*GIVEN EXERCISE:* Count the lines of the listing below that contain the string "instances", and give only the number.

_ _ _ _

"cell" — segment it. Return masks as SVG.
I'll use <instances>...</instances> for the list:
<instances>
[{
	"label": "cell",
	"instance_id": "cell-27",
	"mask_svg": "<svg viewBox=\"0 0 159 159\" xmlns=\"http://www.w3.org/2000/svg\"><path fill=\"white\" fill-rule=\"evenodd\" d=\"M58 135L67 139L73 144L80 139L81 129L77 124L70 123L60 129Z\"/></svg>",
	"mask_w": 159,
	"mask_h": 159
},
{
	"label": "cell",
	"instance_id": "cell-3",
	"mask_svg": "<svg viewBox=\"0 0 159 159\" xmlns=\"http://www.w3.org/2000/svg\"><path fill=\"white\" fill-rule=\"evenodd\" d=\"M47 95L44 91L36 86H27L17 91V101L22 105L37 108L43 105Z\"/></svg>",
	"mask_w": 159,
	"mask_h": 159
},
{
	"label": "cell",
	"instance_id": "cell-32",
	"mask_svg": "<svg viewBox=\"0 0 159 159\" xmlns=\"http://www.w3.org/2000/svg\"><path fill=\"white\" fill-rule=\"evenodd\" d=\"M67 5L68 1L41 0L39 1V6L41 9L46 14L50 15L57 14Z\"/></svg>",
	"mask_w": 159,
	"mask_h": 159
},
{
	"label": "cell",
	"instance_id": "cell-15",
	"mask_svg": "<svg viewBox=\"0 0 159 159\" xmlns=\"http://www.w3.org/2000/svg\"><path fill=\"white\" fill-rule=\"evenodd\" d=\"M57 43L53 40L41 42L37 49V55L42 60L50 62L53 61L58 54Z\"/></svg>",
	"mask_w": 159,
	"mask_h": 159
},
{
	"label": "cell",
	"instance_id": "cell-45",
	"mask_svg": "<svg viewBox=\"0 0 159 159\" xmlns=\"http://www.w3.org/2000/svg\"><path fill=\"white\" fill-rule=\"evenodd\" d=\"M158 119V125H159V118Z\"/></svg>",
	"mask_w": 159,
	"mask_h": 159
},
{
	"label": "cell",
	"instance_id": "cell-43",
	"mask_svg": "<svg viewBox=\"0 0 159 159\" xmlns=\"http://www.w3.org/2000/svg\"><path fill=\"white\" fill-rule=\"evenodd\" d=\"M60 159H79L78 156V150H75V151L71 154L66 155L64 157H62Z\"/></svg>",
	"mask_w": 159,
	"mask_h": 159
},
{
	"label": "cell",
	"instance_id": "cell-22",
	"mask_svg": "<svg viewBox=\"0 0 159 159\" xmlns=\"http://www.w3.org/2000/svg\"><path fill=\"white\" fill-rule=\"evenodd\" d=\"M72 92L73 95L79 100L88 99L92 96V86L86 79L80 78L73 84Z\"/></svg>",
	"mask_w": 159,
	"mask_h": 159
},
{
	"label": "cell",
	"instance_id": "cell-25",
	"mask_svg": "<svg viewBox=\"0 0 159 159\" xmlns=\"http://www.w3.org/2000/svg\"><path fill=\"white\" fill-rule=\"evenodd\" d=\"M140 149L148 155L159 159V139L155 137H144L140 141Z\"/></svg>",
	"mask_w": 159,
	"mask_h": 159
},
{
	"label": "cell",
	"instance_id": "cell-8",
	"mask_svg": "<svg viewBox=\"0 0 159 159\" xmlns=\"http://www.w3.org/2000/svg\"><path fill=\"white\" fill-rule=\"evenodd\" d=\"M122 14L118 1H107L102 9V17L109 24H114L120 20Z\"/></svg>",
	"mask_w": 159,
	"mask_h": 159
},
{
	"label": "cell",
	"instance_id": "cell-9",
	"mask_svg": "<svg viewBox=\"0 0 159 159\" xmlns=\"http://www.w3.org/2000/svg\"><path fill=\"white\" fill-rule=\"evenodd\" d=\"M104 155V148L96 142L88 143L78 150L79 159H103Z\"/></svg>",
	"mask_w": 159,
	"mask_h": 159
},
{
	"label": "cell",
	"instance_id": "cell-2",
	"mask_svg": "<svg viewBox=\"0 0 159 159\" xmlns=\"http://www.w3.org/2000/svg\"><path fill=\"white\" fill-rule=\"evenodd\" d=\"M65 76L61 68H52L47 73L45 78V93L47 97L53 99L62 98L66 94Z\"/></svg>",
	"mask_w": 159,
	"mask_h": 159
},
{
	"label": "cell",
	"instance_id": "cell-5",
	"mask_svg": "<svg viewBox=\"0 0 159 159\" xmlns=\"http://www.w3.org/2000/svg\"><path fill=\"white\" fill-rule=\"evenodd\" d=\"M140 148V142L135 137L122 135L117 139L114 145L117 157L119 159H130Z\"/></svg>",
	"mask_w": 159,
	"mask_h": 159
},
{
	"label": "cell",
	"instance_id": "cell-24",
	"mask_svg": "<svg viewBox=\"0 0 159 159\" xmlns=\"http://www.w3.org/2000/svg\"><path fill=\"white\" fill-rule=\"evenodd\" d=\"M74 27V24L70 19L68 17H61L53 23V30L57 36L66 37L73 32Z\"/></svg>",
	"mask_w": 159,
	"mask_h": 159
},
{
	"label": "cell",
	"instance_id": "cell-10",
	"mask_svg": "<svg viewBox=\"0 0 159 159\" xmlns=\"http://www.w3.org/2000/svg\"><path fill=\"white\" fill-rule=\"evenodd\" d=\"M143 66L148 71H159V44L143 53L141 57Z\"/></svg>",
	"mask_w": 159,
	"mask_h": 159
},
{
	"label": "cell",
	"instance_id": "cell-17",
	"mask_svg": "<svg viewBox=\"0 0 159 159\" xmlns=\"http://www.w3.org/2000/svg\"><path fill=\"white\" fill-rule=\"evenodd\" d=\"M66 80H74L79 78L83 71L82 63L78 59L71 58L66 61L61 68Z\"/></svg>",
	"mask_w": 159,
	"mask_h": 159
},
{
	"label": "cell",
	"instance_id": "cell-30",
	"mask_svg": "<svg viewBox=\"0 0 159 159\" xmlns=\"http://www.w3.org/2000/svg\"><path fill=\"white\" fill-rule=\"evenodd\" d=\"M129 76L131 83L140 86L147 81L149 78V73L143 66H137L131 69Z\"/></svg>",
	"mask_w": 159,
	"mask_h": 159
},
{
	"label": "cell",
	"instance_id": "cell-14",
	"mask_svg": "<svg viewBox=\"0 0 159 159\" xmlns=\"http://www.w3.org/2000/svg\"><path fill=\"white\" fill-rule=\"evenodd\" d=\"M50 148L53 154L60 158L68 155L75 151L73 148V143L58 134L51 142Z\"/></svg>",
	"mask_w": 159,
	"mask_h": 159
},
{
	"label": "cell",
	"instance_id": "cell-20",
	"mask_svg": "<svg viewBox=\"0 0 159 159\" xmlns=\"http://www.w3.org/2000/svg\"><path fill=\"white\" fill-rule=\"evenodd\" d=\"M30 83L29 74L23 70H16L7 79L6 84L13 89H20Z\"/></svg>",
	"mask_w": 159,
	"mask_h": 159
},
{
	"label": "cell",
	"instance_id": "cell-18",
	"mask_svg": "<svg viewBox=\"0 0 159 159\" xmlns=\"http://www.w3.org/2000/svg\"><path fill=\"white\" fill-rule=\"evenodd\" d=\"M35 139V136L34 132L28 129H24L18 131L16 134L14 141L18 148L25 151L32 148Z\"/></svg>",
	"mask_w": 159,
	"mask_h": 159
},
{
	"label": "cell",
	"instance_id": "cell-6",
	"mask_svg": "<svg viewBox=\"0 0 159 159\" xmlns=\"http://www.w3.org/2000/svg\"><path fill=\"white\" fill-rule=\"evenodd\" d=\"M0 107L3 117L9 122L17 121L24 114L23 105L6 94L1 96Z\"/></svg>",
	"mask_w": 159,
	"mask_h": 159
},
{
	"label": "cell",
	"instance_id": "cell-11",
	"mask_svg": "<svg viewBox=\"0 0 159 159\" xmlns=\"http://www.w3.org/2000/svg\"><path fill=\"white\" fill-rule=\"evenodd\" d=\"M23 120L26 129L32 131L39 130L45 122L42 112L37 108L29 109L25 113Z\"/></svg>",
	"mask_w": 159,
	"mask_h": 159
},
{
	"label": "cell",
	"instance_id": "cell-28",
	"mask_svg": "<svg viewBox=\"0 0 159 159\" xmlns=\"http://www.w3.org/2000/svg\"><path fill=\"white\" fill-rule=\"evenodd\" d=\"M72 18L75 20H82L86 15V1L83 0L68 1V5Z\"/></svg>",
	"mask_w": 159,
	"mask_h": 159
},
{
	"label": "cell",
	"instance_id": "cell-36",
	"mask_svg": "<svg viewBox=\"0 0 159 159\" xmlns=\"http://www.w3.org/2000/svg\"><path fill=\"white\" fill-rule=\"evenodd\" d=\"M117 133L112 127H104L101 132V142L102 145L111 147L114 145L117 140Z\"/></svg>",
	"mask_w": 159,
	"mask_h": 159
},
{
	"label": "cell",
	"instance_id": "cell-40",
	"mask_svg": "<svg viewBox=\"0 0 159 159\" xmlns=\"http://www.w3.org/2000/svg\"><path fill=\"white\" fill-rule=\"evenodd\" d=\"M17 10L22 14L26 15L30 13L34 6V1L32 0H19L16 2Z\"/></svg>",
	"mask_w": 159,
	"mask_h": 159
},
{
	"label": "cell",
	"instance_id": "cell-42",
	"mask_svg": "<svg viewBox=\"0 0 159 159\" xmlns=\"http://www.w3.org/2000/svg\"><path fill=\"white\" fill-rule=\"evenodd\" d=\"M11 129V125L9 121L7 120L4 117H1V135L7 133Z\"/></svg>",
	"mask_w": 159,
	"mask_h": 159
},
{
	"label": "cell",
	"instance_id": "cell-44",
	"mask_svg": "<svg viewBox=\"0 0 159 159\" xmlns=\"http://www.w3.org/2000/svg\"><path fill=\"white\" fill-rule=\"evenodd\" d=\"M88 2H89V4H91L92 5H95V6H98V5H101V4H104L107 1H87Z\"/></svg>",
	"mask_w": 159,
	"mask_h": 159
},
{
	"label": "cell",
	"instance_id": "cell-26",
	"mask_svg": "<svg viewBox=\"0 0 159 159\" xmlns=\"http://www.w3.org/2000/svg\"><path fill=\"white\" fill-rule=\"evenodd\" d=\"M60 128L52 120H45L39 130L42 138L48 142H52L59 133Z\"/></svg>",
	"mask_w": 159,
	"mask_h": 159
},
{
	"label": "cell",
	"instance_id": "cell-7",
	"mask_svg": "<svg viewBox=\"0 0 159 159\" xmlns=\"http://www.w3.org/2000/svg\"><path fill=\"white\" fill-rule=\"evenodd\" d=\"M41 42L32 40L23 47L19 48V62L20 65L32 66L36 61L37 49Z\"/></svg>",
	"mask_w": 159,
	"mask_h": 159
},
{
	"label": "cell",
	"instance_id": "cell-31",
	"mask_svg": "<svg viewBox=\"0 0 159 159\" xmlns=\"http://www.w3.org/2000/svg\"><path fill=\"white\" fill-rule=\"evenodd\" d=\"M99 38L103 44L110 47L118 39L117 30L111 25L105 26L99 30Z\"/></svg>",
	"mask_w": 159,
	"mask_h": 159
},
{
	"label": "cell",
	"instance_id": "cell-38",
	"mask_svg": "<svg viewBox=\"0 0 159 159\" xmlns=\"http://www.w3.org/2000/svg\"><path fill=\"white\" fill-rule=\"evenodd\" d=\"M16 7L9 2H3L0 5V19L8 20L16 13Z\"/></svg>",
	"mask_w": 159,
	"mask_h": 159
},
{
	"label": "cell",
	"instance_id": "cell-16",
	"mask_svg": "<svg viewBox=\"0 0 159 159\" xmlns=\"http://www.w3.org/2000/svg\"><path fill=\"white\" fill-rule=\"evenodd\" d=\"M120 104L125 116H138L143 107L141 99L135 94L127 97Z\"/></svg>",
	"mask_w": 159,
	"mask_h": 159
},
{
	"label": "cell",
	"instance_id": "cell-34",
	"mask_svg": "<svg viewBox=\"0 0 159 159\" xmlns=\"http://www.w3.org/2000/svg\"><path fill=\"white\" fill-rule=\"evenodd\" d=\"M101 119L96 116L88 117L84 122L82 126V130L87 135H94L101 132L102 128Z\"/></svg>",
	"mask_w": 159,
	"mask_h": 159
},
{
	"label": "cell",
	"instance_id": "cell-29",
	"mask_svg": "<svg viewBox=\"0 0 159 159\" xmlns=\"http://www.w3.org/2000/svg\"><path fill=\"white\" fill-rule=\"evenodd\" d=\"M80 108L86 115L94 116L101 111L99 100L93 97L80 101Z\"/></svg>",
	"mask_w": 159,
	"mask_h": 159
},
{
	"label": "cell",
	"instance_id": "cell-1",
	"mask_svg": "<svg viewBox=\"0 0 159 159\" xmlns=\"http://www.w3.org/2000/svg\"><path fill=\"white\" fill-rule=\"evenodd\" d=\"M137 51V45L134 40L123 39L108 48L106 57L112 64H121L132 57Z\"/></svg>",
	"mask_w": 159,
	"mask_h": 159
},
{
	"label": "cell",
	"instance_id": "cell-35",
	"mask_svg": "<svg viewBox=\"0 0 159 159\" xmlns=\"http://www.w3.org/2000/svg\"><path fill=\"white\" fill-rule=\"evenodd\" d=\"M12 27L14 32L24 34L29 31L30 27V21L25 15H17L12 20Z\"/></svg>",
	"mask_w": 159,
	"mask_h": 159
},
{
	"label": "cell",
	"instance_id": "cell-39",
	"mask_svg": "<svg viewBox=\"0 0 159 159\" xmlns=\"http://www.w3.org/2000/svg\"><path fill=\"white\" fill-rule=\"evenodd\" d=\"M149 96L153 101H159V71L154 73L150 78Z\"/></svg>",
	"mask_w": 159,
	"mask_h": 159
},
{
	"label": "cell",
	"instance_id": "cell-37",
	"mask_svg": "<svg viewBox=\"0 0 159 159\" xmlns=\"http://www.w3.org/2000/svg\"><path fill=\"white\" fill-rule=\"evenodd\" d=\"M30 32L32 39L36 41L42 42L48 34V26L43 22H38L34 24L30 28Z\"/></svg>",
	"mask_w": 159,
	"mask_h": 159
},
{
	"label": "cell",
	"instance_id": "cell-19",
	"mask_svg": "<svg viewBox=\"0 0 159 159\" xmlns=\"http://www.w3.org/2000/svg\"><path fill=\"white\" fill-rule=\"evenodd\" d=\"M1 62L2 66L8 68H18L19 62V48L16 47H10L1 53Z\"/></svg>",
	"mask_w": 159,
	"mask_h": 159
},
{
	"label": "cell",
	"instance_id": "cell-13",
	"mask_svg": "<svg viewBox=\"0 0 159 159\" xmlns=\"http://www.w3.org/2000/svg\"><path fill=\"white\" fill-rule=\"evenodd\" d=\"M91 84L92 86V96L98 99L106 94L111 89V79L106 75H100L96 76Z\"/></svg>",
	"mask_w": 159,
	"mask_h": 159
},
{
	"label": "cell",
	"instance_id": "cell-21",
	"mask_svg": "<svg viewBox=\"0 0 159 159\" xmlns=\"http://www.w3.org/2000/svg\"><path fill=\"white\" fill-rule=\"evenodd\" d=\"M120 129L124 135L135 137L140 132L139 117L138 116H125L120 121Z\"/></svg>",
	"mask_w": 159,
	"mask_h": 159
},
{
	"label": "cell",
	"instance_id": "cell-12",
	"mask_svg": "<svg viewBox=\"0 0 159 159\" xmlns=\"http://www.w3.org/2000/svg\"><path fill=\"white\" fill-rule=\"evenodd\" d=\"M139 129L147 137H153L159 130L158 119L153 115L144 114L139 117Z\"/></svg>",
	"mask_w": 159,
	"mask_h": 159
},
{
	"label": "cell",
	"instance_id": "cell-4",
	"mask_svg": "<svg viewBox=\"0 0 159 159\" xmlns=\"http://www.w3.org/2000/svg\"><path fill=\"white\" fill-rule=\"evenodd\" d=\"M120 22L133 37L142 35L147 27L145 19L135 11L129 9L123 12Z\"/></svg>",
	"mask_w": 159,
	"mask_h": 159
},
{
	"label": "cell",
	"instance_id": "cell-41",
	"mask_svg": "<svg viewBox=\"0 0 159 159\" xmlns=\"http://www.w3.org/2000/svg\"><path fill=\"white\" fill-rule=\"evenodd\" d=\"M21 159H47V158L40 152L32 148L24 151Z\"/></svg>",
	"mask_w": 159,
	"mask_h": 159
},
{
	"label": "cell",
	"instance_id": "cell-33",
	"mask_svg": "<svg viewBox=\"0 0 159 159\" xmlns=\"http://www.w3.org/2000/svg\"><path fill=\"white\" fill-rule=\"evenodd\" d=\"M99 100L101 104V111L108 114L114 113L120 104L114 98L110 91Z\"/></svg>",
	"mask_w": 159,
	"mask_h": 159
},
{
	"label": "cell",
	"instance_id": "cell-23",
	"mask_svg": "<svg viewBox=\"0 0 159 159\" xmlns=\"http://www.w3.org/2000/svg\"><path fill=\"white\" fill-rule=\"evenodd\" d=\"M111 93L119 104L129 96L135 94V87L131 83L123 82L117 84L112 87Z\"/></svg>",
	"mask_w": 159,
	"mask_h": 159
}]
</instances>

_ _ _ _

*EXERCISE SOLUTION:* 3